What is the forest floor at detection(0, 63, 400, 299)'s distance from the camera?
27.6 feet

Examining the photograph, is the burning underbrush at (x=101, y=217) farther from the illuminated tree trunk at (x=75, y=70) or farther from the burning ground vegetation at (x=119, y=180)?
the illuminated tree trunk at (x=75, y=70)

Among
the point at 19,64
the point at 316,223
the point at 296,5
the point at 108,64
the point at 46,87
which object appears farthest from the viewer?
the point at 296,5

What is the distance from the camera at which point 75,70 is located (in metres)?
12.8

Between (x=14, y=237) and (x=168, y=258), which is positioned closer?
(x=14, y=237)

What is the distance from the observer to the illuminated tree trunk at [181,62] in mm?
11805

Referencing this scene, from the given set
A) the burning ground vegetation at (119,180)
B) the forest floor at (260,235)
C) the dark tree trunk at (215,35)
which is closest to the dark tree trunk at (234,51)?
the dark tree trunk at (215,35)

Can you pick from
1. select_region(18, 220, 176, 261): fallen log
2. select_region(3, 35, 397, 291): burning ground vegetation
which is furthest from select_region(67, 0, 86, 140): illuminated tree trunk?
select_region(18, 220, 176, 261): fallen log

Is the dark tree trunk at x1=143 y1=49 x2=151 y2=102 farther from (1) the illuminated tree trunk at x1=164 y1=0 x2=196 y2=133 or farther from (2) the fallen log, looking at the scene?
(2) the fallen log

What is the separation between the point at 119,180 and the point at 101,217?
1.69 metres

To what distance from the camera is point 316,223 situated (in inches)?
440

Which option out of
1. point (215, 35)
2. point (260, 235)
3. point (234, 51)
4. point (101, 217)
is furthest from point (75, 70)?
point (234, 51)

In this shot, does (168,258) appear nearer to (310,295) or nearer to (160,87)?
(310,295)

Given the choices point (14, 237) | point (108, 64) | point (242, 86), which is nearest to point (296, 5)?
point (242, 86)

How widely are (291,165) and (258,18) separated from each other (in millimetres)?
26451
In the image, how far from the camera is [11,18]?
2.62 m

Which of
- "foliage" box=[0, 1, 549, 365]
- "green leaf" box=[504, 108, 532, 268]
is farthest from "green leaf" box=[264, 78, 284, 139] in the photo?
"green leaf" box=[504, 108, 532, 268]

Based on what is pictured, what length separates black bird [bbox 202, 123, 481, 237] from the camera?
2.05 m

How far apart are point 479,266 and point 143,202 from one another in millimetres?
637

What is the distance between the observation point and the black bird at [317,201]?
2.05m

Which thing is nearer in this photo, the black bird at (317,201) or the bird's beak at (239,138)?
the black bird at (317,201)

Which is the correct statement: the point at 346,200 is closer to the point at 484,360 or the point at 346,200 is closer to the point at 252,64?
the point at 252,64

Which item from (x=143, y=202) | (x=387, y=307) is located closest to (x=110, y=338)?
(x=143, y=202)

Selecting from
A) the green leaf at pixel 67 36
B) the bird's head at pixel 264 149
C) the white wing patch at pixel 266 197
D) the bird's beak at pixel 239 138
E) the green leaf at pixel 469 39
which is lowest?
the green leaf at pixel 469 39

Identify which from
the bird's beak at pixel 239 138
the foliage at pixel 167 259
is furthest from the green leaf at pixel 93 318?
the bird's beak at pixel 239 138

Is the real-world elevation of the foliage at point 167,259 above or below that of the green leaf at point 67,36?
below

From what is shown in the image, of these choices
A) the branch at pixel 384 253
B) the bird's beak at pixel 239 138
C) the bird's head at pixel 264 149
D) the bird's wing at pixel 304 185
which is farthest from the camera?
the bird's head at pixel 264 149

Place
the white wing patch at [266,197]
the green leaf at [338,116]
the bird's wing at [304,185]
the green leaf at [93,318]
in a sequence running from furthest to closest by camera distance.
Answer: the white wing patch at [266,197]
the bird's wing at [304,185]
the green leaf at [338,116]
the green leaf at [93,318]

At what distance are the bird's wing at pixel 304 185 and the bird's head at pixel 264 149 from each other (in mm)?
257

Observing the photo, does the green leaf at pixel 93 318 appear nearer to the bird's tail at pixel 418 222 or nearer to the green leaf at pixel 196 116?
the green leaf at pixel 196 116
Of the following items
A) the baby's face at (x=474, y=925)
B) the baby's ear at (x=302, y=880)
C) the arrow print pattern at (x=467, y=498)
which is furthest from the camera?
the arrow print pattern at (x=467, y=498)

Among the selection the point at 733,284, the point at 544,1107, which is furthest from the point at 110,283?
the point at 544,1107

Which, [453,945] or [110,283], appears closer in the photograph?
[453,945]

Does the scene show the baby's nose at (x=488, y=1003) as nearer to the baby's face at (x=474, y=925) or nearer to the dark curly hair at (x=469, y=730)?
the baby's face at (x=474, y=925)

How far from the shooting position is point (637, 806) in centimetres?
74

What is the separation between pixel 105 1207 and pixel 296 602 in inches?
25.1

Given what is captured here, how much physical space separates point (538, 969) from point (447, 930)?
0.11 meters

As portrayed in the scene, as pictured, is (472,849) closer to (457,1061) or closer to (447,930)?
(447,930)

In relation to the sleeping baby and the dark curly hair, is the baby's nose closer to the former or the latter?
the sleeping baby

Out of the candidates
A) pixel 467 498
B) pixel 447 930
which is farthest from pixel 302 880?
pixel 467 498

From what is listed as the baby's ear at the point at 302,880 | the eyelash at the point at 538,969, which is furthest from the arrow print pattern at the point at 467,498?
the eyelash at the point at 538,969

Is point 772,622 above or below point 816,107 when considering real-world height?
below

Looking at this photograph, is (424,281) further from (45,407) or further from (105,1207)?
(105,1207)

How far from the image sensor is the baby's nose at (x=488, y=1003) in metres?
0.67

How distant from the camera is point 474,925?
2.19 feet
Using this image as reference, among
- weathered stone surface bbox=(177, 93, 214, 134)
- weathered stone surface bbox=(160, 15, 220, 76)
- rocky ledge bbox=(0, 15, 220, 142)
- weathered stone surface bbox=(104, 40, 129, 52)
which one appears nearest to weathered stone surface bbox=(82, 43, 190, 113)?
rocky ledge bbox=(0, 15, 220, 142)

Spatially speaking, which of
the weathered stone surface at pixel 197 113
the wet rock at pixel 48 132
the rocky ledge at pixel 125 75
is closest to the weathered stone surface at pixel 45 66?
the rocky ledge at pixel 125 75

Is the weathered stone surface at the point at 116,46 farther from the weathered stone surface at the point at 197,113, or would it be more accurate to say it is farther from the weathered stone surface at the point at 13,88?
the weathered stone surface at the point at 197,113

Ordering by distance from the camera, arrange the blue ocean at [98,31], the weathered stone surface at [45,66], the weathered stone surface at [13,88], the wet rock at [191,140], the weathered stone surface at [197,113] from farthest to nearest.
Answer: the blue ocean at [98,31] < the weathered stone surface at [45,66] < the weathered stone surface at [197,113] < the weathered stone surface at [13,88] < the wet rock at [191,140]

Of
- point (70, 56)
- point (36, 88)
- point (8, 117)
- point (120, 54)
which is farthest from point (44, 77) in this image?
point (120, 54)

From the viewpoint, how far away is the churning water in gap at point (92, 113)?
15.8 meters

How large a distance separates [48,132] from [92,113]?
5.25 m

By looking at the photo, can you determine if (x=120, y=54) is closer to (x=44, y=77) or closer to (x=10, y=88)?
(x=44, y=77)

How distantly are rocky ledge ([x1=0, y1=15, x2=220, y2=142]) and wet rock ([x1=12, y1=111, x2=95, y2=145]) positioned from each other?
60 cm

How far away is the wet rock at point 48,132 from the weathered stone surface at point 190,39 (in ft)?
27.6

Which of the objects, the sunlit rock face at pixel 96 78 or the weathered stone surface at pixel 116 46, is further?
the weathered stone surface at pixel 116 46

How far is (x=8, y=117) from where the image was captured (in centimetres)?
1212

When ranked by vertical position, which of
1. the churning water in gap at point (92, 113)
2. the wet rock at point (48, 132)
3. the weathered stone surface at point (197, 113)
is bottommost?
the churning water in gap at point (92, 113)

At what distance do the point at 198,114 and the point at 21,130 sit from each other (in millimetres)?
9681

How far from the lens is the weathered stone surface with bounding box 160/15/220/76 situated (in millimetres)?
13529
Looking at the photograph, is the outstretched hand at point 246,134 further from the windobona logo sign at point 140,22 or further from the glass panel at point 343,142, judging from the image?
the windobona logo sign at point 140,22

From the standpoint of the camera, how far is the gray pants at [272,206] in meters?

◆ EXERCISE
Return, character for character, every line from the one containing "How far from the lens" through the final line of the items, including both of those lines.

◆ COMPLETE RESPONSE
How far from the lens is the weathered stone surface with bounding box 160/15/220/76 situated (in millimetres)?
13529
Looking at the photograph, is the outstretched hand at point 246,134 further from the windobona logo sign at point 140,22 or further from the glass panel at point 343,142, judging from the image?
the windobona logo sign at point 140,22

From the standpoint of the camera, how far is the gray pants at [272,206] in meters?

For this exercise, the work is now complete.